Gury is a see what the drone sees over a wireless link. But he thinks AI-powered drones will ultimately prove superior. When? “2023 is our bet,” he said. “Everything really begins to shape up when you see robots outperform humans physically.”himself, one of those people who dons a headset to
RacerAI drone design
When human pilots fly a racing drone, a radio link lets them see things from the drone’s perspective. With the RacerAI, all the thinking takes place on the drone itself — specifically on an Nvidia Xavier processor designed for autonomous vehicles.
It’s pretty power-hungry, consuming 40 watts of power. That’s something like 20 times the power your phone processor uses. The RacerAI can fly only 2 to 3 minutes on one battery charge, about the same as the human-piloted racing drones, according to Gury.
Most drones, including the DRL’s Racer4 that the league’s human pilots fly and its record-setting RacerX that hit a top speed of 179.3 miles per hour, are an X shape, with two propellers in front and two propellers in the rear. The RacerAI takes a different approach — the shape of a plus sign. The propellers on the front, left and right point downward, while the rear propeller points upward.
Diagonal struts connect the front propeller to the left and right propellers, and each of those diagonals has a pair of fisheye cameras about 8 inches (20cm) apart. Each camera pair can be used to see in 3D stereoscopically, like human eyes. With two pairs, the drone gets that 3D vision ability for the entire 180-degree view, Gury said.
Nine drone programming teams
The nine AIRR teams, selected from more than 420 that tried out, are from around the world. They have names like the Warsaw MIMotaurs from Poland, MAVlab from the Netherlands, Team Puffin from Sweden and Icarus from Georgia Tech in the US.
Their job is to write software that interprets data from the cameras and the drone’s inertial tracking system and then instructs the drone on how to fly.
This year, the autonomous drone race courses won’t be as complex as those the human pilots tackle. Expect straight lines and basic slaloming, with gates helpfully marked so they’re easy for computer vision systems to spot. The first drone races will likely each take about a half minute.
But DRL will make the courses harder. “As we see competition evolve, we start to raise the stakes,” Gury said.
Bot versus bot
Researchers can learn a lot by pitting one chess-playing computer against another, and indeed the AlphaGo system partly learned how to win by playing itself. But the rise of robot pilots raises a new question for the relatively young league: Will people want to watch machines races machines?

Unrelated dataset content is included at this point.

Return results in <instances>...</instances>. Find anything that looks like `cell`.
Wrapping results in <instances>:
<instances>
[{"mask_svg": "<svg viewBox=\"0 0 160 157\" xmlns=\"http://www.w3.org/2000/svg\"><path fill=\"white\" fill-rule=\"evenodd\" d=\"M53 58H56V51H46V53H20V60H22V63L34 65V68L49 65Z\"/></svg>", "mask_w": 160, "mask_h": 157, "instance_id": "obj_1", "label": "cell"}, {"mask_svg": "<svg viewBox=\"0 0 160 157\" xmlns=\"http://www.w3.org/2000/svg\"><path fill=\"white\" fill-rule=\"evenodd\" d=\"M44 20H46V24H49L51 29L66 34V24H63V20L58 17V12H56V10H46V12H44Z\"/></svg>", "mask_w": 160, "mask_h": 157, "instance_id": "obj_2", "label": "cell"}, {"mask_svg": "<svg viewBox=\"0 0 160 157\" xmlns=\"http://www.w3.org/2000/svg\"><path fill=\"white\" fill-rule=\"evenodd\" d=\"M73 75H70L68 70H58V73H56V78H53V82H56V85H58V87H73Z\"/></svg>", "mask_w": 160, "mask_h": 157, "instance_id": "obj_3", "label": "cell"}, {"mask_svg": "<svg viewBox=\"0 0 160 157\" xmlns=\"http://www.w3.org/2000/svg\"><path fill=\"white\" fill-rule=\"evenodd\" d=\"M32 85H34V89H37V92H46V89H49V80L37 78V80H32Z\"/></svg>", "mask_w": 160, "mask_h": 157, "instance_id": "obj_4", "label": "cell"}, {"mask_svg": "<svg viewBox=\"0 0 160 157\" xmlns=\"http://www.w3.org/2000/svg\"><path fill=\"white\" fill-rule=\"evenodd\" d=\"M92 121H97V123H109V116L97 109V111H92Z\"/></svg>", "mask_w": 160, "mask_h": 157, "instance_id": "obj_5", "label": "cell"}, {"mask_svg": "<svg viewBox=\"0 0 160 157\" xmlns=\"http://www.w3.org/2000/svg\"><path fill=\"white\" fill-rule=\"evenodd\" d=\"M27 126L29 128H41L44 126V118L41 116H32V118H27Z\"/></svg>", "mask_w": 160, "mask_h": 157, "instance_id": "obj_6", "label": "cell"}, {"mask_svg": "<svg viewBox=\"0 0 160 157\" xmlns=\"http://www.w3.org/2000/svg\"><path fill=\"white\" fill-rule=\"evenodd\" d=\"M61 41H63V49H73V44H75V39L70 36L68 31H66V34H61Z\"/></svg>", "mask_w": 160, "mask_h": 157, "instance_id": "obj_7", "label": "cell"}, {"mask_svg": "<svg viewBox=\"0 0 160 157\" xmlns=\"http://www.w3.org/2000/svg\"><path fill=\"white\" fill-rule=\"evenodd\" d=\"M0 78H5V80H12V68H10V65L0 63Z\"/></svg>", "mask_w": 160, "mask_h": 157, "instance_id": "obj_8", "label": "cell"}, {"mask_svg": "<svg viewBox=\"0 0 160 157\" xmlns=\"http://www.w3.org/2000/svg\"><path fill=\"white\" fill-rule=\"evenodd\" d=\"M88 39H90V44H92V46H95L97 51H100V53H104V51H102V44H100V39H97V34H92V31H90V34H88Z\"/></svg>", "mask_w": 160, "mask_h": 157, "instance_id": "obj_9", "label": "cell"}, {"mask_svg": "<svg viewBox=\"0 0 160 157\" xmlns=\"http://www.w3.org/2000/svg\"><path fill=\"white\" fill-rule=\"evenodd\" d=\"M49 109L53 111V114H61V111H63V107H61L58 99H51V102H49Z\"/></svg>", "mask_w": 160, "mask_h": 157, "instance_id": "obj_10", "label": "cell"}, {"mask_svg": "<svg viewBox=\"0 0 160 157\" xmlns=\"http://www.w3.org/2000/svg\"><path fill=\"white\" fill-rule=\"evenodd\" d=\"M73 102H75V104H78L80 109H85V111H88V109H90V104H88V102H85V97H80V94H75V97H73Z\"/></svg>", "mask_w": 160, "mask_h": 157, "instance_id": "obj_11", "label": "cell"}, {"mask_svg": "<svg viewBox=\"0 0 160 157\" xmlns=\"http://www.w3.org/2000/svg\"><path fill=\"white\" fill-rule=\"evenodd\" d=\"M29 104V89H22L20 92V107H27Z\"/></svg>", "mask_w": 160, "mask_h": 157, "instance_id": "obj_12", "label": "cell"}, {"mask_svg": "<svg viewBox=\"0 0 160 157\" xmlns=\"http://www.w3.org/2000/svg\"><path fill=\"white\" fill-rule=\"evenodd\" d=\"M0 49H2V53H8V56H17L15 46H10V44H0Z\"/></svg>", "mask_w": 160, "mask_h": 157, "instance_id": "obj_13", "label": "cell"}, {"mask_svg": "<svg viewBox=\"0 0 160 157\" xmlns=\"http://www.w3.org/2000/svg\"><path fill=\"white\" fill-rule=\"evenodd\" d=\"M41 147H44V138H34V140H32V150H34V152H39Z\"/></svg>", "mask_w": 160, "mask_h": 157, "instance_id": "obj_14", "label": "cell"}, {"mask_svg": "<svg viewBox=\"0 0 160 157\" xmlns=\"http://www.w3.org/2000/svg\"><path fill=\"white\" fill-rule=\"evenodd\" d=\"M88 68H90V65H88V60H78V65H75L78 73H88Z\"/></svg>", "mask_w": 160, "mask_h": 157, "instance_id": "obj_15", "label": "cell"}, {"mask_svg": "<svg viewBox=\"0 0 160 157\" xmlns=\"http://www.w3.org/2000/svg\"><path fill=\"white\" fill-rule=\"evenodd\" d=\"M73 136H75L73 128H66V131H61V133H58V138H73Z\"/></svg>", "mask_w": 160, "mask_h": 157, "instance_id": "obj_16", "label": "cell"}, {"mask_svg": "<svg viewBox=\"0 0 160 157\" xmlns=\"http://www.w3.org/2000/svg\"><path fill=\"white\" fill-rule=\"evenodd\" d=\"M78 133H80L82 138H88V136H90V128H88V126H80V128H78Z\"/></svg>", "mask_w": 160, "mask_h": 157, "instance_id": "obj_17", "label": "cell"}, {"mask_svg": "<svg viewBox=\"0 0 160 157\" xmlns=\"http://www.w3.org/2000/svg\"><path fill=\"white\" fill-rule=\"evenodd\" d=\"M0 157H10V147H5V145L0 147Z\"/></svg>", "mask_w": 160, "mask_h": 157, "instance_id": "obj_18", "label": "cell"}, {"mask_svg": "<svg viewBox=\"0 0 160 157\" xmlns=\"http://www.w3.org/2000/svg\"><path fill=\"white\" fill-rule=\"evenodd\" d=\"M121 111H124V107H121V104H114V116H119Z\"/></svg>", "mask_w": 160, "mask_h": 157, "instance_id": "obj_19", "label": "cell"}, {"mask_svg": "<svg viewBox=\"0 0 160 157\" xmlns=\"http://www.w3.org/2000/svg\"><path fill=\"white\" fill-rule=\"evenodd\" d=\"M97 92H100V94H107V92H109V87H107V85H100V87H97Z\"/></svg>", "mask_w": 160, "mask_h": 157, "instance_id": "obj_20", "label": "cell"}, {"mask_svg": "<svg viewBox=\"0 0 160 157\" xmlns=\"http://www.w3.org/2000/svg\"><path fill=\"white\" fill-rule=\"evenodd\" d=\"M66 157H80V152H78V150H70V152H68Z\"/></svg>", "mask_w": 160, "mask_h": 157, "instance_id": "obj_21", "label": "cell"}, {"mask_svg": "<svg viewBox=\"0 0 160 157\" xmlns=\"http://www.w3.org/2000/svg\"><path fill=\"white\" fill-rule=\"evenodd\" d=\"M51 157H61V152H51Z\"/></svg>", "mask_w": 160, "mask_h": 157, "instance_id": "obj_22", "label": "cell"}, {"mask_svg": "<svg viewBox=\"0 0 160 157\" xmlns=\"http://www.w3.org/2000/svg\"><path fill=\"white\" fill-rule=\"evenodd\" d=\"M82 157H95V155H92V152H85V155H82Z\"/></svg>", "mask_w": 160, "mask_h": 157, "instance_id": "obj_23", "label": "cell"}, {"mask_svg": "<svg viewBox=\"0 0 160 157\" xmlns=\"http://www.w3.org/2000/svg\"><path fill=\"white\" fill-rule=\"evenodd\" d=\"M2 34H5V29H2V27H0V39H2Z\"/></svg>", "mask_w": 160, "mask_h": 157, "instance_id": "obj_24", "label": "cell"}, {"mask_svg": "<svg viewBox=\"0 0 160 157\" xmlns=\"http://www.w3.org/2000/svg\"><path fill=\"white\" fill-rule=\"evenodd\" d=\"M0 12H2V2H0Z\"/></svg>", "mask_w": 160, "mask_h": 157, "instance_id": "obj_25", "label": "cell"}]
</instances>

It’s easy to anthropomorphize the physical ordeal that BattleBots face as they smash, pound and saw each other. But even there, a human is behind the remote control. It’s harder to put yourself in the shoes of a programming team trying to optimize training data and figure out how many layers deep a drone’s neural network programming should be.
It’s definitely enough to get Gury’s juices flowing: “What we want to see is the greatest autonomous drones in the world.”
First published October 8.
Update, October 9: Adds comment from DRL CEO.